- **Request**
Your task is to transcribe the records exactly, skipping every image.

Raw records
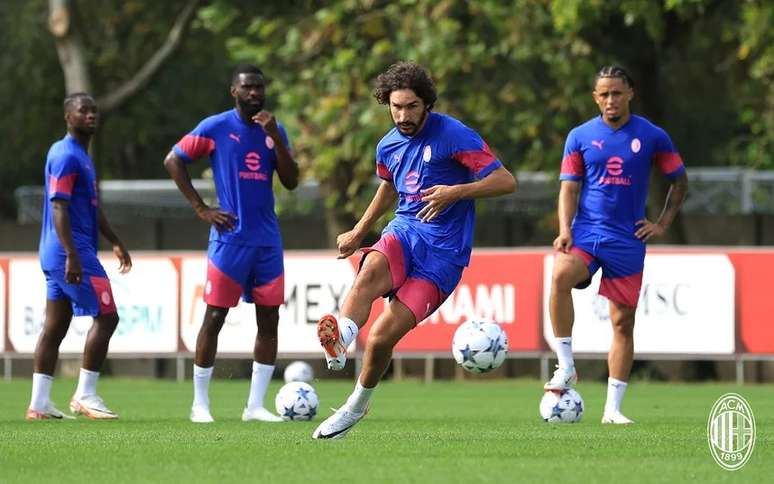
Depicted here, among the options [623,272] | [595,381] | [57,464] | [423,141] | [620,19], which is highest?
[620,19]

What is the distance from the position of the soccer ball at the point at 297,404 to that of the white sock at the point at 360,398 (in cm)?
254

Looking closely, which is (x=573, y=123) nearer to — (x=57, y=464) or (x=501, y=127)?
(x=501, y=127)

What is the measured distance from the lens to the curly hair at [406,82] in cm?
962

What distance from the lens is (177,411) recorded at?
14.2 metres

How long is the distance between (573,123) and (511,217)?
2264 mm

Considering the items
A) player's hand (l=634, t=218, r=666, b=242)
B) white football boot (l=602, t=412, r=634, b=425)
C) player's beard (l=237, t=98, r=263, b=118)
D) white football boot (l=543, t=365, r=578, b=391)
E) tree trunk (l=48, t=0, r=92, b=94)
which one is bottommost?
white football boot (l=602, t=412, r=634, b=425)

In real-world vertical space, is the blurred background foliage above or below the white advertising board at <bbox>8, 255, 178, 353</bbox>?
above

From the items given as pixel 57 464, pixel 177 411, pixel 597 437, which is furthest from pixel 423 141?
pixel 177 411

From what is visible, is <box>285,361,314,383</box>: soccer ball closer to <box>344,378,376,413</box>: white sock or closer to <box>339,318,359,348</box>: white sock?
<box>344,378,376,413</box>: white sock

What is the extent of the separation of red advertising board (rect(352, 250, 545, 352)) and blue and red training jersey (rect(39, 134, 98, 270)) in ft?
23.1

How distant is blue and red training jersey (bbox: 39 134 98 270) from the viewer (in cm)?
1247

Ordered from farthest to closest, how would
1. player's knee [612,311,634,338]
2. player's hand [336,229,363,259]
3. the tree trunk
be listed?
the tree trunk, player's knee [612,311,634,338], player's hand [336,229,363,259]

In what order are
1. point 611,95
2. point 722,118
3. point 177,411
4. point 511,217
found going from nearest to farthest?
point 611,95 < point 177,411 < point 511,217 < point 722,118

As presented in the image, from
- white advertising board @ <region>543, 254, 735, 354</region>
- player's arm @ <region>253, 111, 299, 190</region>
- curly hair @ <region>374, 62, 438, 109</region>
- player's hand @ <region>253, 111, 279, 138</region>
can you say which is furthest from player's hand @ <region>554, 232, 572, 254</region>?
white advertising board @ <region>543, 254, 735, 354</region>
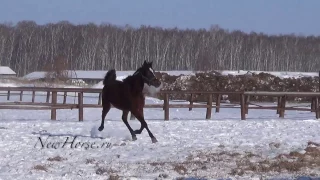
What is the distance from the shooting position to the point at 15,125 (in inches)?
581

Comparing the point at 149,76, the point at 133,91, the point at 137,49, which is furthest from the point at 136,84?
the point at 137,49

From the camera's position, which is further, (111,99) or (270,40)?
(270,40)

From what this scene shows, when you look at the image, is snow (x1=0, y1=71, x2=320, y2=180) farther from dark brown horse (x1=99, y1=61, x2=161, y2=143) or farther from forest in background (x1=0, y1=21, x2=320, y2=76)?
forest in background (x1=0, y1=21, x2=320, y2=76)

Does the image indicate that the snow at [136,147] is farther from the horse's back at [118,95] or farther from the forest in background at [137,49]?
the forest in background at [137,49]

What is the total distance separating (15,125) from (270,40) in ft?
289

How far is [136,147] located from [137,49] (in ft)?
245

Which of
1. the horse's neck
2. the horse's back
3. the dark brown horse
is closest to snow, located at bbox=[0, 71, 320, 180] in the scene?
the dark brown horse

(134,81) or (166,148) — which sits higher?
(134,81)

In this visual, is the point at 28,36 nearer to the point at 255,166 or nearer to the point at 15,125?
the point at 15,125

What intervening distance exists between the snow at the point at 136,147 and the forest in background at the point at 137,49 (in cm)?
6075

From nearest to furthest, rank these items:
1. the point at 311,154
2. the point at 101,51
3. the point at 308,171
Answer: the point at 308,171 → the point at 311,154 → the point at 101,51

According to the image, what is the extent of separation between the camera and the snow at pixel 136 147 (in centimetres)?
820

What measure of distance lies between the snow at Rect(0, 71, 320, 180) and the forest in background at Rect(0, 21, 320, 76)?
6075 cm

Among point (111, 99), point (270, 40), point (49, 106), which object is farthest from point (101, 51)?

- **Response to the exercise**
Depicted here, among the options [623,272] | [595,381] | [57,464] | [423,141] | [620,19], which is highest?
[620,19]

What is the distance from the position of the soccer ball at the point at 297,404 to that of the white sock at the point at 360,398 (in cm)?
254

Looking closely, which is (x=573, y=123) nearer to — (x=57, y=464) or (x=501, y=127)?
(x=501, y=127)

What is the measured distance from the lens to the curly hair at [406,82] in cm?
962

What distance from the lens is (177,411) recorded at?
14.2 metres

How long is the distance between (573,123) and (511,217)?
2264 mm

Considering the items
A) player's hand (l=634, t=218, r=666, b=242)
B) white football boot (l=602, t=412, r=634, b=425)
C) player's beard (l=237, t=98, r=263, b=118)
D) white football boot (l=543, t=365, r=578, b=391)
E) tree trunk (l=48, t=0, r=92, b=94)
which one is bottommost?
white football boot (l=602, t=412, r=634, b=425)

In real-world vertical space, is the blurred background foliage above or below the white advertising board at <bbox>8, 255, 178, 353</bbox>?
above

From the items given as pixel 57 464, pixel 177 411, pixel 597 437, which is furthest from pixel 423 141?
pixel 177 411

From what is visible, is <box>285,361,314,383</box>: soccer ball closer to <box>344,378,376,413</box>: white sock or closer to <box>339,318,359,348</box>: white sock?
<box>344,378,376,413</box>: white sock

What is the extent of the separation of red advertising board (rect(352, 250, 545, 352)) and blue and red training jersey (rect(39, 134, 98, 270)) in ft?
23.1

How distant is blue and red training jersey (bbox: 39 134 98 270) from the viewer (in cm)?
1247

Ordered from farthest to closest, how would
1. player's knee [612,311,634,338]
2. player's hand [336,229,363,259]
3. the tree trunk
be listed?
the tree trunk, player's knee [612,311,634,338], player's hand [336,229,363,259]

In what order are
1. point 611,95
2. point 722,118
3. point 177,411
4. point 511,217
found going from nearest to farthest?
point 611,95 < point 177,411 < point 511,217 < point 722,118

As presented in the image, from
- white advertising board @ <region>543, 254, 735, 354</region>
- player's arm @ <region>253, 111, 299, 190</region>
- curly hair @ <region>374, 62, 438, 109</region>
- player's hand @ <region>253, 111, 279, 138</region>
can you say which is furthest from player's hand @ <region>554, 232, 572, 254</region>?
white advertising board @ <region>543, 254, 735, 354</region>
What is the distance from the shooting position to the point at 15,125 (in inches)?
581

Comparing the point at 149,76, the point at 133,91, the point at 137,49, which is furthest from the point at 136,84?
the point at 137,49

From the camera's position, which is further, (111,99) or (270,40)?
(270,40)

From what this scene shows, when you look at the image, is snow (x1=0, y1=71, x2=320, y2=180) farther from dark brown horse (x1=99, y1=61, x2=161, y2=143) or farther from forest in background (x1=0, y1=21, x2=320, y2=76)?
forest in background (x1=0, y1=21, x2=320, y2=76)

Does the image indicate that the snow at [136,147] is farther from the horse's back at [118,95] or farther from the forest in background at [137,49]?
the forest in background at [137,49]

What is the total distance separating (15,125) from (270,40) in ft?
289

How far is [136,147] located from [137,49] (in ft)?
245

Which of
1. the horse's neck
2. the horse's back
3. the dark brown horse
is closest to snow, located at bbox=[0, 71, 320, 180] in the scene?
the dark brown horse

(134,81) or (166,148) — which sits higher?
(134,81)

In this visual, is the point at 28,36 nearer to the point at 255,166 or nearer to the point at 15,125?
the point at 15,125

What intervening distance exists between the snow at the point at 136,147 and the forest in background at the point at 137,49 (in cm)?
6075

From nearest to furthest, rank these items:
1. the point at 311,154
2. the point at 101,51
3. the point at 308,171
Answer: the point at 308,171 → the point at 311,154 → the point at 101,51

According to the image, what is the extent of separation between the camera and the snow at pixel 136 147 (in centimetres)?
820

What measure of distance lies between the snow at Rect(0, 71, 320, 180) and the forest in background at Rect(0, 21, 320, 76)?
6075 cm

Among point (111, 99), point (270, 40), point (49, 106), which object is farthest from point (101, 51)?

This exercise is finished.